Excerpt provided:
--- BEGIN ---

Citation : 2022 Latest Caselaw 3765 Kant
Judgement Date : 5 March, 2022
IN THE HIGH COURT OF KARNATAKA AT BENGALURU
DATED THIS THE 5TH DAY OF MARCH, 2022
BEFORE
THE HON'BLE MR.JUSTICE S.G.PANDIT
WRIT PETITION NO.9759/2017 (GM-RES)
BETWEEN:
ARCHEAN CHEMICAL INDUSTRIES PRIVATE LIMITED
SUDHA CENTRE, FIRST FLOOR
NEW NO.31, OLD NO. 19
DR.RADHAKRISHNAN SALAI
MYLAPORE, CHENNAI - 600 004.
REP. ITS AUTHORIZED SIGNATORY
MR. V.SENTHIL KUMAR
AGED ABOUT 41 YEARS
S/O P.VENGADASAMI
HAVING HIS PLACE OF WORK AS ABOVE.
...PETITIONER
(BY SRI RAGHURAM CADAMBI, ADV.)
AND:
1. COUNCIL OF SCIENTIFIC AND
INDUSTRIAL RESEARCH
ANUSANDHAN BHAWAN
2, RAFI MARG
NEW DELHI - 110 001
REP. BY ITS SECRETARY.
2. CENTRAL SALT AND MARINE
CHEMICALS RESEARCH INSTITUTE
GIJU BHAI BHADHEKA MARG
2
BHAVNAGAR, GUJARAT-364 002
REP. BY ITS SECRETARY.
3. MR. JUSTICE D.K. SOMASEKHARA (RETD.)
CHAIRMAN AND PRESIDING ARBITRATOR
NO.175, 3RD E CROSS
2ND BLOCK, III STAGE
VISVESWARNAGAR
BANGALORE-560 079.
4. HON'BLE DR N.L.MITRA
HON'BLE CO-ARBITRATOR PARTNER
FOX MANDAL, F M HOUSE
6/12, PRIMROSE ROAD
BANGALORE - 560 025.
5. HON'BLE MR. K.V.KUPPUSWAMY
HON'BLE CO-ARBITRATOR
OLD NO.197, NEW NO. 382
LLOYDS ROAD, GOPALAPURAM
CHENNAI - 600 086.
...RESPONDENTS
(BY SRI K P ANIL KUMAR, ADV. FOR R1
SRI K ANAND, ADV. FOR R2
R3, R4 & R5 SERVED AND UNREPRESENTED)
THIS WRIT PETITION IS FILED UNDER ARTICLE 227 OF
THE CONSTITUTION OF INDIA PRAYING TO QUASH THE ORDER
DATED 16.12.2016 PASSED ON THE UNNUMBERED
APPLICATION DATED 10.11.2016 IN A.S. NO.10/2016 ON THE
FILE OF THE CITY CIVIL JUDGE [ANNEXURE-A] AND
AWARD COSTS OF THIS WRIT PETITION.

--- END ---

Direction:
Please reproduce the part of the writ petition order above word for word, starting with "Citation : 2022" and going on through "CHENNAI - 600 004.".

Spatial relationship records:

--- BEGIN ---

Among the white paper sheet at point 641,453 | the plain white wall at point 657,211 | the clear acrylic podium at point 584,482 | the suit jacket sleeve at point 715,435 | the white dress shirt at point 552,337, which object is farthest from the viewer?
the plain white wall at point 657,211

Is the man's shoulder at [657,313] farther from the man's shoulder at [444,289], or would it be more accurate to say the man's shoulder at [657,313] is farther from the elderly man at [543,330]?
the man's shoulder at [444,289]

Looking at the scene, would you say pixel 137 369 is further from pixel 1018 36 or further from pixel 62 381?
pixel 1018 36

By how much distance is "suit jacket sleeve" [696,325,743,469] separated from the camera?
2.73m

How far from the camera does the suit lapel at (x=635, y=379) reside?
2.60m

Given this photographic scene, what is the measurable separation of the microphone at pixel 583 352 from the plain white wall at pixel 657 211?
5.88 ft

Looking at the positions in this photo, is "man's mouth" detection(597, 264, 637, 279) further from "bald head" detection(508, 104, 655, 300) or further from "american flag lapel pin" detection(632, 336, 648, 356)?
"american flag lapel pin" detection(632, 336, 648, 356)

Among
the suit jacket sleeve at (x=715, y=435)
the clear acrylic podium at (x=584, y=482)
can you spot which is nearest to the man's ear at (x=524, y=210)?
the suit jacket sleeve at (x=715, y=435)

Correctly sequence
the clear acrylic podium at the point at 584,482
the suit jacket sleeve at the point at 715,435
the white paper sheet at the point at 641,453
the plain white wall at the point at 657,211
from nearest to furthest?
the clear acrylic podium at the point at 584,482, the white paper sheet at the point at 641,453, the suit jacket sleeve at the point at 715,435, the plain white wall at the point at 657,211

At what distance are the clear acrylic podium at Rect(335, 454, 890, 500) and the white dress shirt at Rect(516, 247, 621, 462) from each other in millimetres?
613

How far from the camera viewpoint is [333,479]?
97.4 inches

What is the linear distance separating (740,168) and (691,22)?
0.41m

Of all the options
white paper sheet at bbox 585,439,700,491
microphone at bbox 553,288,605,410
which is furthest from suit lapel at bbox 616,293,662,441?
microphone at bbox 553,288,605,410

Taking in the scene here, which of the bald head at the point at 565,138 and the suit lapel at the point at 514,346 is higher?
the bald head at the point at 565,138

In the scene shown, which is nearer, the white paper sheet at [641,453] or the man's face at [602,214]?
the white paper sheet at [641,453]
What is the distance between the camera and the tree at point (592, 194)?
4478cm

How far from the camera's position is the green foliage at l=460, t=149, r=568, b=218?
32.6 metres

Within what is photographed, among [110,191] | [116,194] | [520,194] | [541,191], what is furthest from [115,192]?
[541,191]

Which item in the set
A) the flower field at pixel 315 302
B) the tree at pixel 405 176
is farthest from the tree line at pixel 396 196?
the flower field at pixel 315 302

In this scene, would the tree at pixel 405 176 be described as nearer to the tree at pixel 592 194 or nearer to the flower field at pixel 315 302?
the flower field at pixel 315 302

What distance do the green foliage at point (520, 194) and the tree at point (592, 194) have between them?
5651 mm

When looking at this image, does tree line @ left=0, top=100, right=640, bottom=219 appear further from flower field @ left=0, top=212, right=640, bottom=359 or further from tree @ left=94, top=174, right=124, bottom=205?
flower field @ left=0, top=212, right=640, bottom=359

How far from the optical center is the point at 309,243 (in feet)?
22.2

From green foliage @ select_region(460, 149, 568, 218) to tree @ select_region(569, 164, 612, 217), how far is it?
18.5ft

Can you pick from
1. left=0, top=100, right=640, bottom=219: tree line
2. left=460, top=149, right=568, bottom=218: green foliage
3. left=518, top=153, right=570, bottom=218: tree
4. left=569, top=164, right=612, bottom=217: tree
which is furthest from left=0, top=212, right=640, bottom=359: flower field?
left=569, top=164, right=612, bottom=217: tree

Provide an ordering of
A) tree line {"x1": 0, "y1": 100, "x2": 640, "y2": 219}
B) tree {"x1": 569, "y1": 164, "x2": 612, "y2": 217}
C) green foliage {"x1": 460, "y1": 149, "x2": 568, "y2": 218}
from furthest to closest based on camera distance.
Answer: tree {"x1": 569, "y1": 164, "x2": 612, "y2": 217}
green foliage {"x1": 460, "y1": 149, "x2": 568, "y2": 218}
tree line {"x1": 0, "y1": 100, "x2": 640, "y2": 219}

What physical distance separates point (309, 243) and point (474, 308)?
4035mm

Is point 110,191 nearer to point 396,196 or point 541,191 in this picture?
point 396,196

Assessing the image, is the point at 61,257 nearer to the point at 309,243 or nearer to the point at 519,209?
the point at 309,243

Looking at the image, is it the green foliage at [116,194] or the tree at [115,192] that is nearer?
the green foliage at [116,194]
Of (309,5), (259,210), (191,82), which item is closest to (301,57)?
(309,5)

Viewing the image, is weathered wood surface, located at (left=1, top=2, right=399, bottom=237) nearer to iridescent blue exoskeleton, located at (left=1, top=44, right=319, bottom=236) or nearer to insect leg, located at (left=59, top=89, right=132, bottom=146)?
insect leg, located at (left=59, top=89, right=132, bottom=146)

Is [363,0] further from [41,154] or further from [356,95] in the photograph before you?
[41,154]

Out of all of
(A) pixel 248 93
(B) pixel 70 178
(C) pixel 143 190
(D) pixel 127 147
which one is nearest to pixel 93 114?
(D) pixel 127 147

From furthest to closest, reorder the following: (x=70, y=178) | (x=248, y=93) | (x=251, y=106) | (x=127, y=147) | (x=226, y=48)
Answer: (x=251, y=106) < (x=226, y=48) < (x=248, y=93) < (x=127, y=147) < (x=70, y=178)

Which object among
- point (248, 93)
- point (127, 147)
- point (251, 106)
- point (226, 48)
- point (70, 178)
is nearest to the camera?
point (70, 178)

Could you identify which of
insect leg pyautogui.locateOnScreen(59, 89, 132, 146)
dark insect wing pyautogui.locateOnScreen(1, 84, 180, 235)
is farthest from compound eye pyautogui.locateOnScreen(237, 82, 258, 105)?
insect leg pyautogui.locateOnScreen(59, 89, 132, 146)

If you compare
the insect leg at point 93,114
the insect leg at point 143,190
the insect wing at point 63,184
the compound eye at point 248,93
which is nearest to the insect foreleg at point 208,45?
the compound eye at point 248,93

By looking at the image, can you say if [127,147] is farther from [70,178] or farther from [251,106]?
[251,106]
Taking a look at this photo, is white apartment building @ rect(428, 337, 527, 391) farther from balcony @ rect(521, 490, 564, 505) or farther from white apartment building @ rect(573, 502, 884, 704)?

--- END ---

Answer in full:
Citation : 2022 Latest Caselaw 3765 Kant
Judgement Date : 5 March, 2022
IN THE HIGH COURT OF KARNATAKA AT BENGALURU
DATED THIS THE 5TH DAY OF MARCH, 2022
BEFORE
THE HON'BLE MR.JUSTICE S.G.PANDIT
WRIT PETITION NO.9759/2017 (GM-RES)
BETWEEN:
ARCHEAN CHEMICAL INDUSTRIES PRIVATE LIMITED
SUDHA CENTRE, FIRST FLOOR
NEW NO.31, OLD NO. 19
DR.RADHAKRISHNAN SALAI
MYLAPORE, CHENNAI - 600 004.